Jessica Warner is a fictional character from the Australian television series Wentworth, portrayed by Georgia Chara. She made her first appearance during the season episode "The Danger Within," broadcast on 10 June 2014. Jess was murdered in the final episode of the third season.

==Storylines==

===Backstory===
The character's birth date was 9 July 1995. Bea (Danielle Cormack) bribed Linda Miles to do some digging on the new inmates, Linda told Bea that Jess’ record was sealed. Bea later confronted Jess in which Jess reveals that she was accused of murdering a child but was wrongly blamed. It was revealed in the season three finale that Jess did actually murder the baby.

===2014–15===
Jess is introduced in The Danger Within. When she is being processed by Will Jackson, Jess seems childish and insecure. When Will calls for assistance Jess quickly develops control of her emotions. Later in the episode after learning that her record was sealed, Bea attacked Jess believing that Jess was the hitman for the Holts.

Jess is briefly seen talking about Boomer and Franky's drug trafficking in the garden project in the dining room with Maxine.

In Sins of the Mother, Jess is attacked and stuck in a washing machine by Franky as Franky believes her to be the lagger.

Jess has sex with Matthew Fletcher in the shower rooms at Bea's request so she can get his pass card to retrieve a knife. Jess then watches in horror throughout Bea and Franky's battle.

Jess watches on as Franky announces that Bea is now top dog.

Throughout season three, Jess slowly becomes obsessed with Doreen being pregnant and then with the newly born baby Joshua. To estrange Doreen from Liz, Jess places bottles of alcohol in Liz's cell. When that plan fails, she attempts to make Doreen look like a bad mother.

After being told that she wouldn't be alternate carer, Jess kidnaps baby Joshua while Doreen is asleep. Jess attempts to smother Josh until she is stopped by Joan Ferguson, who strangles Jess to death and then covers up the death by burning her body. The fire rips through Cell Block H as Joan is arrested for her crimes.

Jess is later mentioned in the third episode of season 4, where Joan meets with Doreen while she is remanded at Wentworth Prison. Joan claims that Jess started the fire when Joan tried to take Josh away from him and that she perished in the blaze. This manipulation wins over Doreen's trust such that she foils an attack on Joan in the exercise yard.
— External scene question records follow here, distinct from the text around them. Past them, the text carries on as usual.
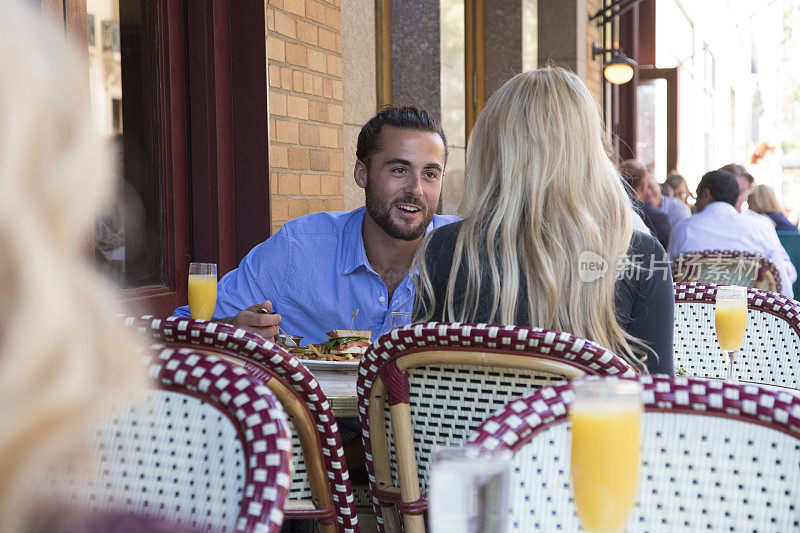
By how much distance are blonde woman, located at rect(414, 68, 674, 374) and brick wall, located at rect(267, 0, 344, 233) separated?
1670 mm

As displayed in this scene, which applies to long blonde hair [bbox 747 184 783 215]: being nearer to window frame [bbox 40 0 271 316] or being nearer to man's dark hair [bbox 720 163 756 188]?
man's dark hair [bbox 720 163 756 188]

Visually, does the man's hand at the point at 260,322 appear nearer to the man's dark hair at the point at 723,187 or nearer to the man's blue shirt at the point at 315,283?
the man's blue shirt at the point at 315,283

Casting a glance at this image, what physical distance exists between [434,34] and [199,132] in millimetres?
2382

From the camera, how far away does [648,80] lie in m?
12.4

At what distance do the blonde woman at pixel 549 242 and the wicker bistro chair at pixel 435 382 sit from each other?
1.19 ft

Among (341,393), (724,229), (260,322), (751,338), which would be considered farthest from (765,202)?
(341,393)

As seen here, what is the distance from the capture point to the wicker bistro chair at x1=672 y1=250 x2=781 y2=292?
4402 mm

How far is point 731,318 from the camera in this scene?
8.21 ft

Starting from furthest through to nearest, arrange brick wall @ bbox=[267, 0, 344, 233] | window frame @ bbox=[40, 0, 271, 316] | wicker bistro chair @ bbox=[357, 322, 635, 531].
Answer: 1. brick wall @ bbox=[267, 0, 344, 233]
2. window frame @ bbox=[40, 0, 271, 316]
3. wicker bistro chair @ bbox=[357, 322, 635, 531]

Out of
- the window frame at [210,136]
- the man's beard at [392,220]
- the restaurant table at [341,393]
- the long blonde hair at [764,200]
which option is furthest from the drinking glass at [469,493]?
the long blonde hair at [764,200]

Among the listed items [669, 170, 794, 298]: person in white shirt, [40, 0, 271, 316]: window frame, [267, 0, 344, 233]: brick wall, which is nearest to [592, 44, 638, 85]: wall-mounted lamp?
[669, 170, 794, 298]: person in white shirt

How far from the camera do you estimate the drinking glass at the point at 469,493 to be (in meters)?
0.71

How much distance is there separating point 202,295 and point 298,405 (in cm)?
127

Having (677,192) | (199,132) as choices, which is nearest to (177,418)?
(199,132)
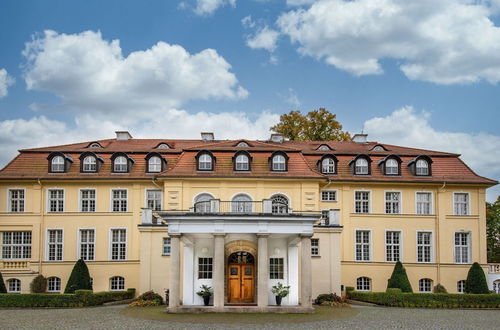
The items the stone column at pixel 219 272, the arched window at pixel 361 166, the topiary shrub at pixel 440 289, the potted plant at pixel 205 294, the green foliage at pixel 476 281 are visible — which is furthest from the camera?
the arched window at pixel 361 166

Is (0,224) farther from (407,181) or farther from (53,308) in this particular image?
(407,181)

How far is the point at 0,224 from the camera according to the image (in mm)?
40969

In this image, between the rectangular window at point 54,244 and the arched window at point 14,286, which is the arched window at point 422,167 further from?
the arched window at point 14,286

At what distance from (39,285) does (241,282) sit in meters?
13.9

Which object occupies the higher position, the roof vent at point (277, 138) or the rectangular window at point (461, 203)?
the roof vent at point (277, 138)

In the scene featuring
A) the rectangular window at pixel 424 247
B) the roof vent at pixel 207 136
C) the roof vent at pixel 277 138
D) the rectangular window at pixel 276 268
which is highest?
the roof vent at pixel 207 136

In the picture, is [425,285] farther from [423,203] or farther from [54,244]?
[54,244]

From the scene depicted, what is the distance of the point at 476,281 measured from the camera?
126 feet

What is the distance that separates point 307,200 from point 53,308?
1634cm

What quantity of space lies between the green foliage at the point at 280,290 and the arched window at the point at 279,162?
9.14 metres

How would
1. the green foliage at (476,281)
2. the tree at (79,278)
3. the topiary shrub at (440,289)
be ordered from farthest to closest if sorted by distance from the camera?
the topiary shrub at (440,289) < the green foliage at (476,281) < the tree at (79,278)

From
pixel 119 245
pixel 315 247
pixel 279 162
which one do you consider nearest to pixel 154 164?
pixel 119 245

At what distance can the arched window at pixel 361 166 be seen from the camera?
42625mm

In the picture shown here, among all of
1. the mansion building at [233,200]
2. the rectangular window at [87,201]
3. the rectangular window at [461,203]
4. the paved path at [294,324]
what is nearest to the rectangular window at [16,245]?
the mansion building at [233,200]
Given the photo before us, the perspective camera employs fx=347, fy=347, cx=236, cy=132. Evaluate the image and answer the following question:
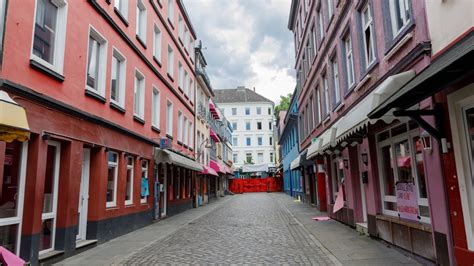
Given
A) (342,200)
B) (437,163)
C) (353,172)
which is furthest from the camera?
(342,200)

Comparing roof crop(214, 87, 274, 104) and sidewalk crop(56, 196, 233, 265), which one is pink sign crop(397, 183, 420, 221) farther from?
roof crop(214, 87, 274, 104)

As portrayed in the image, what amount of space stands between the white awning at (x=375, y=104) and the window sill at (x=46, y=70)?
6614 mm

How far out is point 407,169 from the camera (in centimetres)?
770

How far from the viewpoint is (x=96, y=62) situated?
410 inches

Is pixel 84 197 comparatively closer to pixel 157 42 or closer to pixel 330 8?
pixel 157 42

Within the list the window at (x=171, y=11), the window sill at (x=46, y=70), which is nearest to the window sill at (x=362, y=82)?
the window sill at (x=46, y=70)

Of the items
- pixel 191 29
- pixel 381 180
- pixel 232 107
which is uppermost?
pixel 232 107

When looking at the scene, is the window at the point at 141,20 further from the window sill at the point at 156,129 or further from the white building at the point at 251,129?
the white building at the point at 251,129

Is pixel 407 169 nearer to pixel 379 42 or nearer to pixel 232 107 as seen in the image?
pixel 379 42

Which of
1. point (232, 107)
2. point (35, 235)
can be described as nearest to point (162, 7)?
point (35, 235)

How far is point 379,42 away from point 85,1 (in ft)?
25.7

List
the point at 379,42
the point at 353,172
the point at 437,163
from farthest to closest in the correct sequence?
the point at 353,172, the point at 379,42, the point at 437,163

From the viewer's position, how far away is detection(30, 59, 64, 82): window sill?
699 cm

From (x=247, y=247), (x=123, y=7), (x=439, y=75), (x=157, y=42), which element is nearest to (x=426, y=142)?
(x=439, y=75)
Jess appeared to be inspired by the character of Lynn Warner from the first season of Prisoner. Sharing the same last name, both women are known for crying a lot and declaring their innocence. Both were accused of harming a child, but Lynn was not actually guilty of alleged attempted child murder.

==Reception==
When talking about who was the hitman against Bea, the Metro described Jess as "seemingly timid" and also stated "aside from blatantly fancying prison guard Fletch, is hiding a secret"

Geelong Advertiser described Jess as "a frightened, yet seductive prisoner" in an article talking about actress Chara.

In a review for Wentworth's third season, the reviewer described Jess as "creepy as ever".

Chara was included on the long-list for the Logie Award for Best New Talent for her role as Warner.

An AfterEllen review discussed Jess and said "I think it’s partly because she’s such an effective wolf in sheep’s clothing, whereas every other villain proudly owns their evil. But mostly it’s Georgia Chara’s performance, which combines tenderness and ruthlessness in a way I’ve never seen before. WAIT. Yes I have. Jess is like that bunny rabbit in Monty Python and the Holy Grail, that no one has the good sense to be afraid of because it looks so cute and sweet and innocent."